#### The problem
Your task is to repeat the entries underneath exactly, minus the pictures.

#### Records to use
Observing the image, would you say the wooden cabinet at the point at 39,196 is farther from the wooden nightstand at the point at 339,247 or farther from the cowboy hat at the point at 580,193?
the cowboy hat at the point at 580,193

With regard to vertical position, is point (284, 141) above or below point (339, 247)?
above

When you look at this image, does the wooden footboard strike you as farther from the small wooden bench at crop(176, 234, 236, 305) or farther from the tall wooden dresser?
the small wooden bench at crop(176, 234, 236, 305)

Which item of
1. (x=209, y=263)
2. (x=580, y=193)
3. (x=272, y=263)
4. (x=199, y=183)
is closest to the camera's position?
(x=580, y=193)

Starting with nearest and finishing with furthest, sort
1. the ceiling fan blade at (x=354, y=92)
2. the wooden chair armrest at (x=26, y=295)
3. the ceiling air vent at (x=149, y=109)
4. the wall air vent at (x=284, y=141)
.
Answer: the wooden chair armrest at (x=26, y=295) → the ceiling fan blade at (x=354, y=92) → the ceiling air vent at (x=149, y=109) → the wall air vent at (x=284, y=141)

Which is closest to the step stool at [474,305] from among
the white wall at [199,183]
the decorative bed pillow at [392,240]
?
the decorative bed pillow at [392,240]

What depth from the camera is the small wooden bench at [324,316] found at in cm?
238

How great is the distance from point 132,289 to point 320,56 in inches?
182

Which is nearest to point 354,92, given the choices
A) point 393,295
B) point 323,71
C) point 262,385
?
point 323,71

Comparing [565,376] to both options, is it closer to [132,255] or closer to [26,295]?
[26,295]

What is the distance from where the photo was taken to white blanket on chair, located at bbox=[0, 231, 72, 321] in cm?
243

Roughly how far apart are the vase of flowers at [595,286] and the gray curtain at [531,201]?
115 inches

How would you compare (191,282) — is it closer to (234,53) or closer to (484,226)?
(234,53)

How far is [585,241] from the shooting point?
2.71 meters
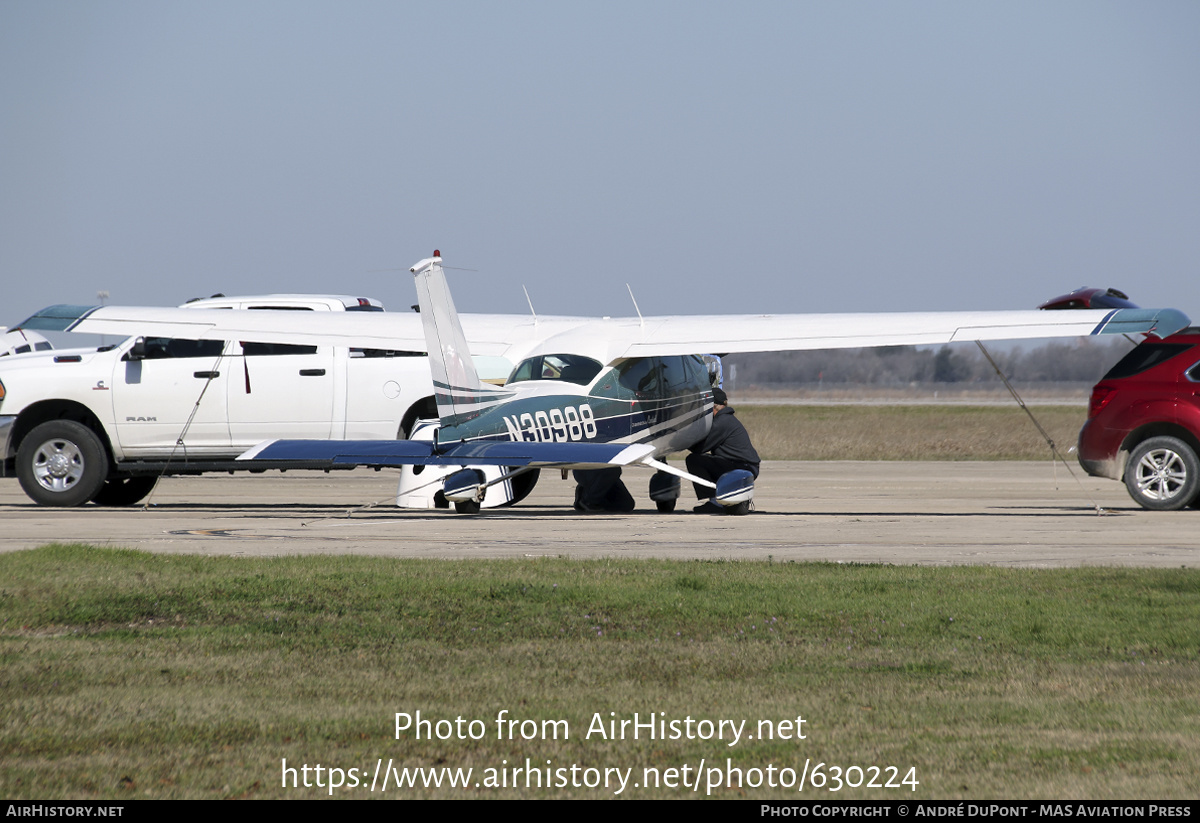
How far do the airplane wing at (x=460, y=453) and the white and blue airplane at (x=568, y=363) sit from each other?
2cm

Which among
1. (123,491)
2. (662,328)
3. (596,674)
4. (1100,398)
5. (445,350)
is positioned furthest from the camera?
(123,491)

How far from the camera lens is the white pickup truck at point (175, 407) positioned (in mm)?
16016

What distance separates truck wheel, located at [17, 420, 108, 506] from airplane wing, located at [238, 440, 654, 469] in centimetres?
390

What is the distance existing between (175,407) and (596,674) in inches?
463

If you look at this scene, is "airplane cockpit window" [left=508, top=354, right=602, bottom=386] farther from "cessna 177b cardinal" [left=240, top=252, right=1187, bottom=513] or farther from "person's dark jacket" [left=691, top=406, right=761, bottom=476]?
"person's dark jacket" [left=691, top=406, right=761, bottom=476]

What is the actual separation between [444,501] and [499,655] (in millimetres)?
9369

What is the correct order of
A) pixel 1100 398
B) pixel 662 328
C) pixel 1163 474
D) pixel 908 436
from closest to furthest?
pixel 1163 474, pixel 1100 398, pixel 662 328, pixel 908 436

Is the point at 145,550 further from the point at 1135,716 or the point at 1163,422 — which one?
the point at 1163,422

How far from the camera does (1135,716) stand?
5.02 metres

#### Correct result
Observing the image, would you say the wooden cabinet at the point at 39,196 is farther from the wooden nightstand at the point at 339,247 or farther from the cowboy hat at the point at 580,193?
the cowboy hat at the point at 580,193

With regard to vertical position, is point (284, 141) above or below point (339, 247)?
above

When you look at this image, does the wooden footboard strike you as farther from the small wooden bench at crop(176, 234, 236, 305) or farther from the tall wooden dresser?
the small wooden bench at crop(176, 234, 236, 305)

Which item of
1. (x=209, y=263)
2. (x=580, y=193)
3. (x=272, y=263)
4. (x=199, y=183)
is closest to the camera's position?
(x=580, y=193)

Starting with nearest and finishing with furthest, sort
1. the ceiling fan blade at (x=354, y=92)
2. the wooden chair armrest at (x=26, y=295)
3. the ceiling air vent at (x=149, y=109)
4. the wall air vent at (x=284, y=141)
.
Answer: the wooden chair armrest at (x=26, y=295) → the ceiling fan blade at (x=354, y=92) → the ceiling air vent at (x=149, y=109) → the wall air vent at (x=284, y=141)

Which is closest to the step stool at [474,305] from among
the white wall at [199,183]
the decorative bed pillow at [392,240]
?
the decorative bed pillow at [392,240]

What depth from the camera is the small wooden bench at [324,316] found at in cm?
238

How great is the distance from point 132,289 to point 320,56 in inches?
182

Which is nearest to point 354,92, given the choices
A) point 393,295
B) point 323,71
C) point 262,385
?
point 323,71

Comparing [565,376] to both options, is it closer to [132,255] or closer to [26,295]?
[26,295]

What is the distance from where the photo was taken to white blanket on chair, located at bbox=[0, 231, 72, 321] in cm?
243

Roughly how far apart are the vase of flowers at [595,286] and the gray curtain at [531,201]?
115 inches

How would you compare (191,282) — is it closer to (234,53) or closer to (484,226)?
(234,53)

How far is [585,241] from the shooting point?
2.71 meters
How far do the airplane wing at (x=460, y=453) and the white and blue airplane at (x=568, y=363) sit from each other?
2cm

Which among
1. (123,491)
2. (662,328)
3. (596,674)
4. (1100,398)
5. (445,350)
is positioned furthest from the camera?
(123,491)

How far from the camera lens is the white pickup truck at point (175, 407) positioned (in mm)?
16016

What distance separates truck wheel, located at [17, 420, 108, 506] from airplane wing, located at [238, 440, 654, 469] in centimetres?
390

What is the distance existing between (175,407) and (596,674) in inches?
463

If you look at this scene, is "airplane cockpit window" [left=508, top=354, right=602, bottom=386] farther from "cessna 177b cardinal" [left=240, top=252, right=1187, bottom=513] or farther from "person's dark jacket" [left=691, top=406, right=761, bottom=476]?
"person's dark jacket" [left=691, top=406, right=761, bottom=476]

What is the actual separation between [444,501] and [499,655] (in millimetres)?
9369

What is the correct order of
A) pixel 1100 398
B) pixel 662 328
C) pixel 1163 474
D) pixel 908 436
from closest to furthest?
pixel 1163 474, pixel 1100 398, pixel 662 328, pixel 908 436

Is the point at 145,550 further from the point at 1135,716 or the point at 1163,422 — which one?
the point at 1163,422

How far from the camera does (1135,716) stand?
5.02 metres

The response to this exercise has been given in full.